I hated that too, but loved her asserting herself along the lines of 'well you did ask what I'd been up to!' 😁

To clarify I don't think 'lovely' boys/men should be allowed in girls/women's spaces but that a group of young girls in Rainbows or Brownies may be happy to admit a trans friend they have known for years but they feel they have to say yes down the line when another boy wants to join at the guide stage but puberty has altered their views on the differences between between males and female.

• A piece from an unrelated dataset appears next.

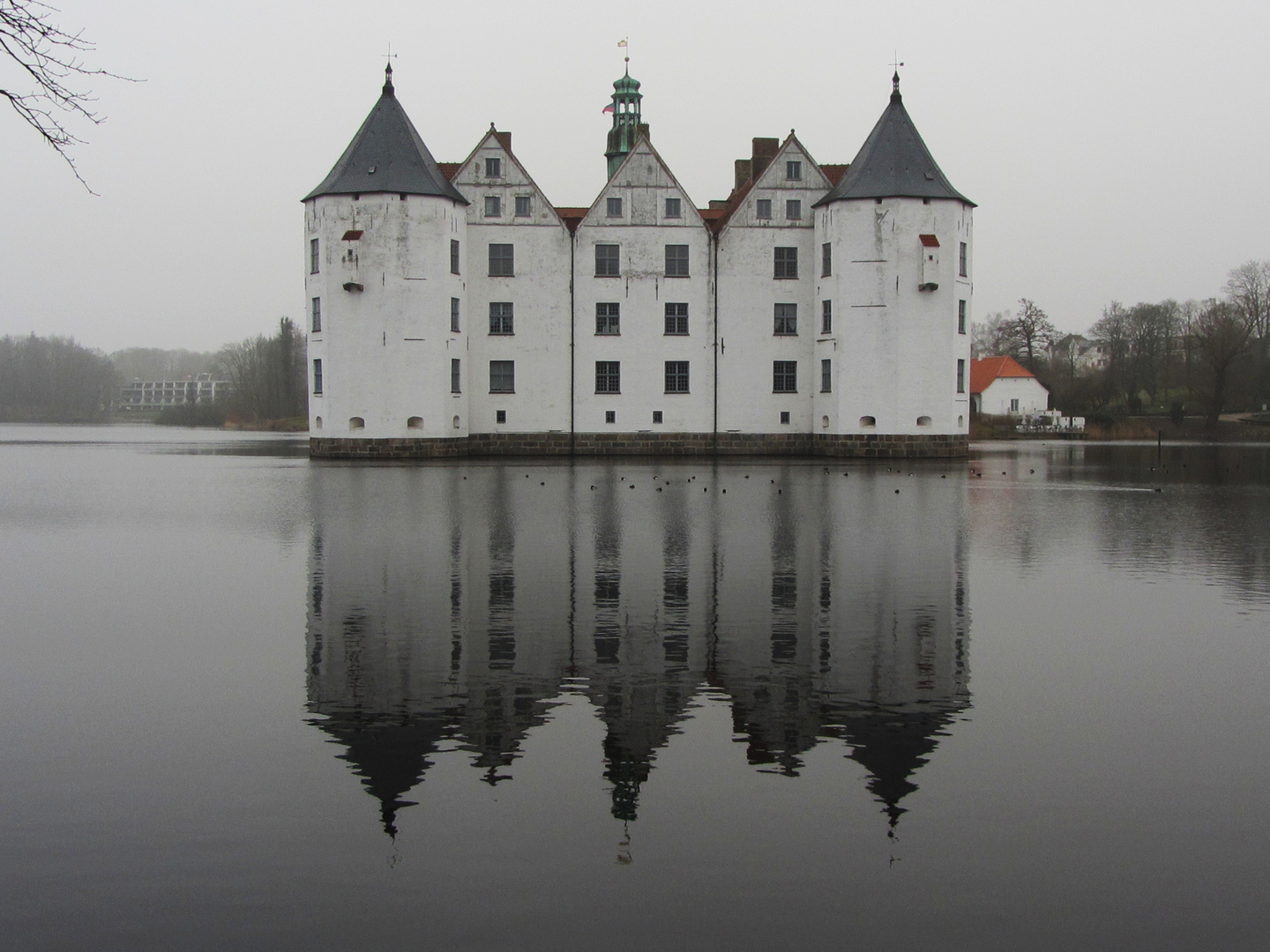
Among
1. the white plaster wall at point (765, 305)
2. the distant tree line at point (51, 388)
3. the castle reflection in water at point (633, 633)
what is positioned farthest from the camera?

A hard, solid no means no girls have the shoulder the responsibility of deciding if they want boys in their group.

SwirlyGates · 16/04/2026 11:19

GriseldaandMike · 16/04/2026 10:51

To clarify I don't think 'lovely' boys/men should be allowed in girls/women's spaces but that a group of young girls in Rainbows or Brownies may be happy to admit a trans friend they have known for years but they feel they have to say yes down the line when another boy wants to join at the guide stage but puberty has altered their views on the differences between between males and female. A hard, solid no means no girls have the shoulder the responsibility of deciding if they want boys in their group.

Children shouldn't be making these decisions. You can't allow children's wishes to override either safeguarding or the law.

ICouldHaveCheckedFirst · 16/04/2026 11:19

GriseldaandMike · 16/04/2026 10:51

To clarify I don't think 'lovely' boys/men should be allowed in girls/women's spaces but that a group of young girls in Rainbows or Brownies may be happy to admit a trans friend they have known for years but they feel they have to say yes down the line when another boy wants to join at the guide stage but puberty has altered their views on the differences between between males and female. A hard, solid no means no girls have the shoulder the responsibility of deciding if they want boys in their group.

Agree! The decision shouldn't be made by young girls, it should be made by adults, who, after all, have (or shoukd have!) a greater understanding of the consequences of such a decision.

spannasaurus · 16/04/2026 12:01

At the moment the boys being asked to leave guides, or who are prevented from joining, can be told its not personal its just the rules.

If its left to individual guiding groups to decide if the boy can stay or go then it does become personal. The boy is being asked to leave/not join because the other girls have decided that he personally can't stay.

How is that a good situation for the boys or the girls.

GriseldaandMike · 16/04/2026 13:33

spannasaurus · 16/04/2026 12:01

At the moment the boys being asked to leave guides, or who are prevented from joining, can be told its not personal its just the rules.

If its left to individual guiding groups to decide if the boy can stay or go then it does become personal. The boy is being asked to leave/not join because the other girls have decided that he personally can't stay.

How is that a good situation for the boys or the girls.

Part of the problem is it always seems to be viewed as personal, 'my lovely, lovely friend wouldn't hurt a fly', one person's lovely friend is everyone else's stranger and we can't have rules and laws on the basis of everyone apart from the 'lovely' ones.

Presumably at least some of the trans identifying men that have been proven to be dangerous will have Mums or sisters or friends who think they are lovely just like all other categories of men who harm women. But even the 'lovely' ones lead to self exclusion by some women and trigger trauma responses in others not because the women who are strangers to them think they aren't 'lovely' but because they think (know) they are men.